Seconda opzione: spartizione dell'Afghanistan
L'edizione on-line del 21 novembre del' "Economist" riporta un'opzione nuova (partorita, sembra, dalla fervida mente di Hillary Clinton), discussa molto riservatamente a margine del vertice NATO di Lisbona, la quale prevederebbe la proposta, da presentare ai capi dei Taliban, di una divisione del Paese, su base etnica, in due parti.
La prima parte occuperebbe i territori centro-meridionali, compresa la regione del Balucistan afghano, con capitale Kandahar ed a maggioranza Pashtun; tale parte verrebbe sgombrata completamente dagli eserciti occidentali e godrebbe di una sostanziale indipendenza, compresa la politica internazionale, con il solo impegno, da parte dei Taliban, a rinunciare a qualsiasi atto ostile verso gli occidentali.
La seconda parte, con capitale Kabul, occuperebbe i territori settentrionali a maggioranza turkmena, uzbeka e tagika, e resterebbe fedele agli USA, consentendo a questi ultimi di conservare le basi militari con cui controllare (ed, eventualmente, destabilizzare) tutta l'Asia Centrale, con una particolare attenzione verso l'Iran. Sembra già che l'Alleanza del Nord e Karzai (informati riservatamente), pur non entusiasti, non si opporrebbero più di tanto ad una simile opzione.
Le relazioni tra queste due parti, che diverrebbero a tutti gli effetti due Stati, dovrebbero limitarsi ad una blanda federazione.
Ed i Taliban cosa ne penserebbero?
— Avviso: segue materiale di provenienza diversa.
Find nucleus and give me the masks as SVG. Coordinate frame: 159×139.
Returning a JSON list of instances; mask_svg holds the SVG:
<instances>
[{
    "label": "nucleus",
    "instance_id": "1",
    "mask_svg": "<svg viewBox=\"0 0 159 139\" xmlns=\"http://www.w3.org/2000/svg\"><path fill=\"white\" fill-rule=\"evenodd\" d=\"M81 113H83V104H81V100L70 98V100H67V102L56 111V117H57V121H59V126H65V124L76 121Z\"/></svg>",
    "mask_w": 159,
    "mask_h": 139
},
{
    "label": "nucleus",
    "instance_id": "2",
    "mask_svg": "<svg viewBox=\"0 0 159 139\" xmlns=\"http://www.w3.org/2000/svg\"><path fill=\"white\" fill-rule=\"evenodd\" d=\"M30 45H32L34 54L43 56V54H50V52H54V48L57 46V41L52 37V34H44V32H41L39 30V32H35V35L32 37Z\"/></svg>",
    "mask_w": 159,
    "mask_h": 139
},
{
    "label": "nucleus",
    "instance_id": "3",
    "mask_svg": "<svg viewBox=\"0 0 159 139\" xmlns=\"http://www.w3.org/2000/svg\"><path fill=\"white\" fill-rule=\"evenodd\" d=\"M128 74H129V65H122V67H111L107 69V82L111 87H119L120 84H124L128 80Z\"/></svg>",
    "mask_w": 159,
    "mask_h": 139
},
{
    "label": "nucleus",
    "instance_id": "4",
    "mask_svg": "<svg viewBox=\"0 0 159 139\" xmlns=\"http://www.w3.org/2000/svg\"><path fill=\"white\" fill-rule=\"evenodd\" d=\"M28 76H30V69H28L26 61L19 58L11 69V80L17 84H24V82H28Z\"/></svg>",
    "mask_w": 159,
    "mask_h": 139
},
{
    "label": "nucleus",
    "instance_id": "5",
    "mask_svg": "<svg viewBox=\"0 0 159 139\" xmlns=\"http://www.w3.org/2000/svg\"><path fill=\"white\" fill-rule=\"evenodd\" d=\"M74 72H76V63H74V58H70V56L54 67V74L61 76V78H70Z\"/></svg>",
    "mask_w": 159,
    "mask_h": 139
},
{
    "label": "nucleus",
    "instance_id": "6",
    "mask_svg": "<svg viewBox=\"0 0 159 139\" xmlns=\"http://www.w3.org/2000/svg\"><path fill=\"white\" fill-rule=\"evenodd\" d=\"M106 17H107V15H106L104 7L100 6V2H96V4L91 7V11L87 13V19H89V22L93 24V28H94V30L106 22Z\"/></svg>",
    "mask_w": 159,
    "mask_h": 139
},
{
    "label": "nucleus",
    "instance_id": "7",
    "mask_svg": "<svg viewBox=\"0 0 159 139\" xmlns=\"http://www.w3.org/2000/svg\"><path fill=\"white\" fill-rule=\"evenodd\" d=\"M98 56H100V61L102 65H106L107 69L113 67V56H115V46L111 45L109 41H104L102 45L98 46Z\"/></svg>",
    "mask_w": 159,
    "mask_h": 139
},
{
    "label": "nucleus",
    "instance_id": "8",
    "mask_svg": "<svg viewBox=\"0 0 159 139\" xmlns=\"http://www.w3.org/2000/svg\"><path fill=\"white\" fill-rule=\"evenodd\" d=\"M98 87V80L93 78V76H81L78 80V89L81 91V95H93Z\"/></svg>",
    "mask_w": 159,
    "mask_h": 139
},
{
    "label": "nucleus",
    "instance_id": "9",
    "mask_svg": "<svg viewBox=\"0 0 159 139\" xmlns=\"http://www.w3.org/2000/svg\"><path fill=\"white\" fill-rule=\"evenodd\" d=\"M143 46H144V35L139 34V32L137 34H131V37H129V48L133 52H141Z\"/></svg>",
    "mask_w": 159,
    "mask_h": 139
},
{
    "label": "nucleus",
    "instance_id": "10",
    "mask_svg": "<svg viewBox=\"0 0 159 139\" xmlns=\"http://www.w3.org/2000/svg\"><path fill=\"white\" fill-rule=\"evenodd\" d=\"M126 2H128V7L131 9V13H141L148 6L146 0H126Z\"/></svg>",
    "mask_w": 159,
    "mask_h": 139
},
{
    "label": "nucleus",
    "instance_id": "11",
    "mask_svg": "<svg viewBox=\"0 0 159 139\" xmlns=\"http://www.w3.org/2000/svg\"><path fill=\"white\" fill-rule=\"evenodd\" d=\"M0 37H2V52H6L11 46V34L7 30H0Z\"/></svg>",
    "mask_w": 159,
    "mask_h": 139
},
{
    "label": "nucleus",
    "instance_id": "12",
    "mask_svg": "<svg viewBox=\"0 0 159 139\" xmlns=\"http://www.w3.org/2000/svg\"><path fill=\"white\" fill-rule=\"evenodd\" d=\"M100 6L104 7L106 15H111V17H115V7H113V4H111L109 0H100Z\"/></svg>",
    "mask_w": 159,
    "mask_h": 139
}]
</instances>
E' ovviamente troppo presto per dirlo, ma, posto che prendesse corpo, bisogna ammettere che per loro questa opzione è intrigante, poiché terrebbe conto della frammentazione a livello etnico (se non addirittura tribale) che affligge endemicamente i Paesi islamici ex colonie britanniche, i cui confini furono tracciati dalla Potenza coloniale senza star tanto a pensare all'omogeneità delle popolazioni che contenevano.
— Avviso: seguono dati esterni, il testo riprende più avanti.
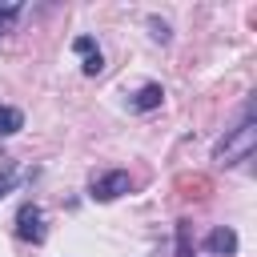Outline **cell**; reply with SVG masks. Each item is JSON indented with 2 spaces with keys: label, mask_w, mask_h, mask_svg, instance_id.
Wrapping results in <instances>:
<instances>
[{
  "label": "cell",
  "mask_w": 257,
  "mask_h": 257,
  "mask_svg": "<svg viewBox=\"0 0 257 257\" xmlns=\"http://www.w3.org/2000/svg\"><path fill=\"white\" fill-rule=\"evenodd\" d=\"M36 177V169H20L16 161H0V201L20 185V181H32Z\"/></svg>",
  "instance_id": "6"
},
{
  "label": "cell",
  "mask_w": 257,
  "mask_h": 257,
  "mask_svg": "<svg viewBox=\"0 0 257 257\" xmlns=\"http://www.w3.org/2000/svg\"><path fill=\"white\" fill-rule=\"evenodd\" d=\"M20 128H24V112L16 104H0V141L4 137H16Z\"/></svg>",
  "instance_id": "8"
},
{
  "label": "cell",
  "mask_w": 257,
  "mask_h": 257,
  "mask_svg": "<svg viewBox=\"0 0 257 257\" xmlns=\"http://www.w3.org/2000/svg\"><path fill=\"white\" fill-rule=\"evenodd\" d=\"M20 12H24V4H20V0H0V40H4V36L16 28Z\"/></svg>",
  "instance_id": "9"
},
{
  "label": "cell",
  "mask_w": 257,
  "mask_h": 257,
  "mask_svg": "<svg viewBox=\"0 0 257 257\" xmlns=\"http://www.w3.org/2000/svg\"><path fill=\"white\" fill-rule=\"evenodd\" d=\"M161 100H165V88H161V84H141V88L133 92L128 108H133V112H153V108H161Z\"/></svg>",
  "instance_id": "7"
},
{
  "label": "cell",
  "mask_w": 257,
  "mask_h": 257,
  "mask_svg": "<svg viewBox=\"0 0 257 257\" xmlns=\"http://www.w3.org/2000/svg\"><path fill=\"white\" fill-rule=\"evenodd\" d=\"M16 237L28 241V245H44L48 237V225H44V209L36 201H24L20 213H16Z\"/></svg>",
  "instance_id": "2"
},
{
  "label": "cell",
  "mask_w": 257,
  "mask_h": 257,
  "mask_svg": "<svg viewBox=\"0 0 257 257\" xmlns=\"http://www.w3.org/2000/svg\"><path fill=\"white\" fill-rule=\"evenodd\" d=\"M128 189H133V177H128L124 169H108V173H100V177L92 181L88 197H92V201H116V197H124Z\"/></svg>",
  "instance_id": "3"
},
{
  "label": "cell",
  "mask_w": 257,
  "mask_h": 257,
  "mask_svg": "<svg viewBox=\"0 0 257 257\" xmlns=\"http://www.w3.org/2000/svg\"><path fill=\"white\" fill-rule=\"evenodd\" d=\"M177 257H193V249H189V221H177Z\"/></svg>",
  "instance_id": "10"
},
{
  "label": "cell",
  "mask_w": 257,
  "mask_h": 257,
  "mask_svg": "<svg viewBox=\"0 0 257 257\" xmlns=\"http://www.w3.org/2000/svg\"><path fill=\"white\" fill-rule=\"evenodd\" d=\"M149 36H153L157 44H169V24L157 20V16H149Z\"/></svg>",
  "instance_id": "11"
},
{
  "label": "cell",
  "mask_w": 257,
  "mask_h": 257,
  "mask_svg": "<svg viewBox=\"0 0 257 257\" xmlns=\"http://www.w3.org/2000/svg\"><path fill=\"white\" fill-rule=\"evenodd\" d=\"M72 52H80V68H84V76H96V72H104V56H100V48H96V40L92 36H76L72 40Z\"/></svg>",
  "instance_id": "4"
},
{
  "label": "cell",
  "mask_w": 257,
  "mask_h": 257,
  "mask_svg": "<svg viewBox=\"0 0 257 257\" xmlns=\"http://www.w3.org/2000/svg\"><path fill=\"white\" fill-rule=\"evenodd\" d=\"M253 149H257V120L253 116H245L229 137H221L217 141V149H213V161L217 165H241V161H249L253 157Z\"/></svg>",
  "instance_id": "1"
},
{
  "label": "cell",
  "mask_w": 257,
  "mask_h": 257,
  "mask_svg": "<svg viewBox=\"0 0 257 257\" xmlns=\"http://www.w3.org/2000/svg\"><path fill=\"white\" fill-rule=\"evenodd\" d=\"M237 245H241V241H237V233H233L229 225H217V229L205 237V249H209L213 257H233V253H237Z\"/></svg>",
  "instance_id": "5"
}]
</instances>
Ad esempio gli afghani di etnia pashtun non hanno mai riconosciuto la linea di confine tracciata dagli inglesi nel 1893 tra Afghanistan e Pakistan, vantando pretese su vasti territori nel nord-ovest del Pakistan (tra cui la città di Quetta) abitati dalla loro etnia, mentre non hanno particolari entusiasmi verso i territori del Nord, abitati dalle etnie dei Paesi ivi confinanti.
Potrebbe questa opzione, sempre se prendesse corpo, oltre a risolvere il conflitto afghano, pacificare la regione? Anche a questa domanda è prematuro rispondere e, comunque, si tratterebbe di una soluzione che andrebbe a regime solo nel lungo periodo.